▶ [PROBLEMS TO SOLVE]
(1) Decide whether each statement agrees with the vivarium thread, answering yes or no and quoting the words of the thread that settle it. (a) One poster keeps three ventrimaculata in a 10 gallon vert. (b) The jungle dawn spot gives a PAR reading of 670 at 40 cm. (c) A single betta is said to do great in a paludarium with strong water flow.
(2) Rewrite the stretch of the vivarium thread from "How do you intend" through "become an issue.", replacing "metal halides" with "LED floodlights".

▶ [SOURCE EXCERPT]
»»
Sent from my iPad using Tapatalk


----------



## reptileink76 (Feb 7, 2018)

My biggest gripe with any kind of tree frog is you spend all this time and effort (and money), making the best enclosure you can for them, and 99% of the time, they are stuck to the glass. I am trying to cover as much of the glass as possible with this build to fight that. Nothing aggravates me more than 4 frogs bunched together on the side glass when they have great hiding spaces, vines, branches, etc......lol


----------



## hp192 (Feb 28, 2016)

Ranitomeya species tend to use vertical space, although they can be a little on the shy side. As far as fish, I've found a single betta does great in a paludarium setting where there isn't a lot of water flow.


----------



## reptileink76 (Feb 7, 2018)

hp192 said:


> Ranitomeya species tend to use vertical space, although they can be a little on the shy side. As far as fish, I've found a single betta does great in a paludarium setting where there isn't a lot of water flow.


Yea, I want some bold species in this one. It's such a huge tank. I have three ventrimaculata in a 10 gallon vert right now, and I'm lucky to see one in a day's time.....lol. 

Tends to be the larger darts aren't climbers though, so that's why I'm leaning towards some Red Eyes or maybe Tiger leg


----------



## Pumilo (Sep 4, 2010)

How do you intend to light this? A four foot tall viv is hard to light properly, especially when you only have 12" of width to work with. If you get a light bright enough to get to the bottom, you may find the top is over-illuminated. On 4' tanks, people sometimes find they need metal halides, and then heat can become an issue.


----------



## Louis (Apr 23, 2014)

Theloderma corticale for a paludarium like this?


----------



## Louis (Apr 23, 2014)

The arcadia jungle dawn LED spotlight is specifically designed for vivariums over 3 feet in height and might work here.


----------



## Pumilo (Sep 4, 2010)

Louis said:


> The arcadia jungle dawn LED spotlight is specifically designed for vivariums over 3 feet in height and might work here.


Yes, I would start by looking at LED spotlight/floodlights.


----------



## Louis (Apr 23, 2014)

According to the box, the jungle dawn spot will give PAR readings at 30cm of 670 and 360 at 40 cm. That's a lot of light but the steep dropoff might indicate that you'd still be dealing with a pretty low light environment at the bottom of a four foot tank. If your bottom 12" is a water section though I don't doubt that plants like java fern and anubias would still thrive as in my experience these will grow in almost anything other than total darkness.
This thread from here on the forum might be useful for comparing par levels of other proven lights http://www.dendroboard.com/forum/parts-construction/293089-par-measurements-many-lights.html


----------



## reptileink76 (Feb 7, 2018)
««
▶ [DATA BLOCK]
»»
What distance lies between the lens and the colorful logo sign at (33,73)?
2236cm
««
▶ [RESPONSES PER TASK]
(1)
(a) Yes: "I have three ventrimaculata in a 10 gallon vert right now"
(b) No: "PAR readings at 30cm of 670 and 360 at 40 cm"
(c) No: "where there isn't a lot of water flow"

(2)
How do you intend to light this? A four foot tall viv is hard to light properly, especially when you only have 12" of width to work with. If you get a light bright enough to get to the bottom, you may find the top is over-illuminated. On 4' tanks, people sometimes find they need LED floodlights, and then heat can become an issue.